Posted Monday, Sept. 10, 2012, at 6:00 PM
Photo by Scott Olson/Getty Images
UPDATE: As teachers in Chicago went on strike Monday for the first time in 25 years and negotiations between the two sides resumed, it seemed a settlement was far from near. While there was progress on salary and a longer school day, the two sides were still divided on a number of issues, reports the Associated Press. Meanwhile, the conflict is having an effect far beyond Chicago because several of the issues at the heart of the strike, such as teacher evaluations tied to test scores, are being discussed across the country, notes the Washington Post.
In that sense, the Chicago teachers are well aware they’re not fighting just against Chicago Mayor Rahm Emanuel, but also against “a powerful education reform movement that is transforming public schools across the United States,” points out Reuters.
It didn’t take long for the labor dispute in the nation’s third-largest school district to enter the presidential campaign. Mitt Romney said the striking Chicago teachers are turning their backs on students and accused President Obama of standing behind the unions. Chicago Mayor Rahm Emanuel, Obama’s former chief of staff, called Romney’s statement “lip service,” reports the Associated Press.
Still, as the Washington Post’s Jennifer Rubin points out the strike gives Republicans an opportunity to remind voters that Obama has sided with labor unions, which could turn into an important talking point if the conflict continues.
Even though the White House insists Obama is not taking a role in the dispute, it could still hurt the president in other ways, points out the Washington Post’s Chris Cillizza. First, there’s the Chicago connection. Plus, considering this is such an important fight for organized labor, it might distract from efforts to campaign for Obama during the final stretch of the presidential race. And to top it all off, Emanuel had to suspend his fundraising activities for the leading Democratic super PAC in order to focus on the strike.
Monday, Sept. 10 at 7:45 a.m.: The school year has barely started and more than 400,000 students in Chicago will have a day off today as teachers called for the first public-school strike in the nation’s third-largest school district in a quarter century. It’s also the first walkout in a big U.S. urban district since one in Detroit in 2006, points out the Wall Street Journal. Almost 30,000 teachers and support staff will not be working after union as school officials failed to reached an agreement during 400 hours of negotiations, reports CNN.
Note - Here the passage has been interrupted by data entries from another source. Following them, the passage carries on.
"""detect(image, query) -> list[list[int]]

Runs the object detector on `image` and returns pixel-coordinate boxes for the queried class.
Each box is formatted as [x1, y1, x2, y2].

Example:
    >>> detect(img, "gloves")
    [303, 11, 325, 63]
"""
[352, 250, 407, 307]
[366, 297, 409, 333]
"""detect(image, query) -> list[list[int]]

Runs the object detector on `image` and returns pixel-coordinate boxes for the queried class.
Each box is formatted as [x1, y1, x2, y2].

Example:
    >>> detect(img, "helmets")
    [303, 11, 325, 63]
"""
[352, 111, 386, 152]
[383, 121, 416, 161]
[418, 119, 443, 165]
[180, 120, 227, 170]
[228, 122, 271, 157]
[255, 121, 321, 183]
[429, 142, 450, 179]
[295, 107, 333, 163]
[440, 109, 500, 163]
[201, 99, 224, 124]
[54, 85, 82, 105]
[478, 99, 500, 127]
And while parents across the city scrambled to figure out what on earth they would do with the children Monday morning, the fallout from the strike could go far beyond President Obama’s home city. The confrontation between Mayor Rahm Emanuel and the union, which began shortly after he took office, could end up affecting education reform across the country. It could also conceivably affect Obama’s presidential campaign if the work stoppage isn’t resolved quickly and leads to straining of relations between Democrats and national labor unions, points out Reuters.
Considering he conflict comes at a time when unions are finding themselves on the defensive over collective bargaining by public employees, the issue is being watched across the country, notes the Associated Press.
Still, none of the national implications much matter for the parents trying to figure out where they will send their kids. The school district will open 144 schools in the morning, although parents have been urged to find other alternatives. Needless to say, their frustration will only grow if the walkout lasts more than a couple of days, points out the Chicago Sun Times.
After negotiating all day, school board President David Vitale essentially threw up his hands late Sunday, saying there was nothing more to offer after the district put forward a proposal that would give teachers a 16-percent pay raise over four years, plus other benefits. Yet the union insists that while they could be close to agreeing on compensation, their main concerns now have to do with health benefits and a teacher evaluations system, which, of course, ties in with job security, reports the Chicago Tribune.
"I believe this is avoidable because this is a strike of choice," Emanuel said at a news conference, reports the Chicago Tribune.
Fitch Ratings had warned a strike would make it “difficult” for the nation’s third-largest district to balance its budget and improve educational standards, reports Bloomberg.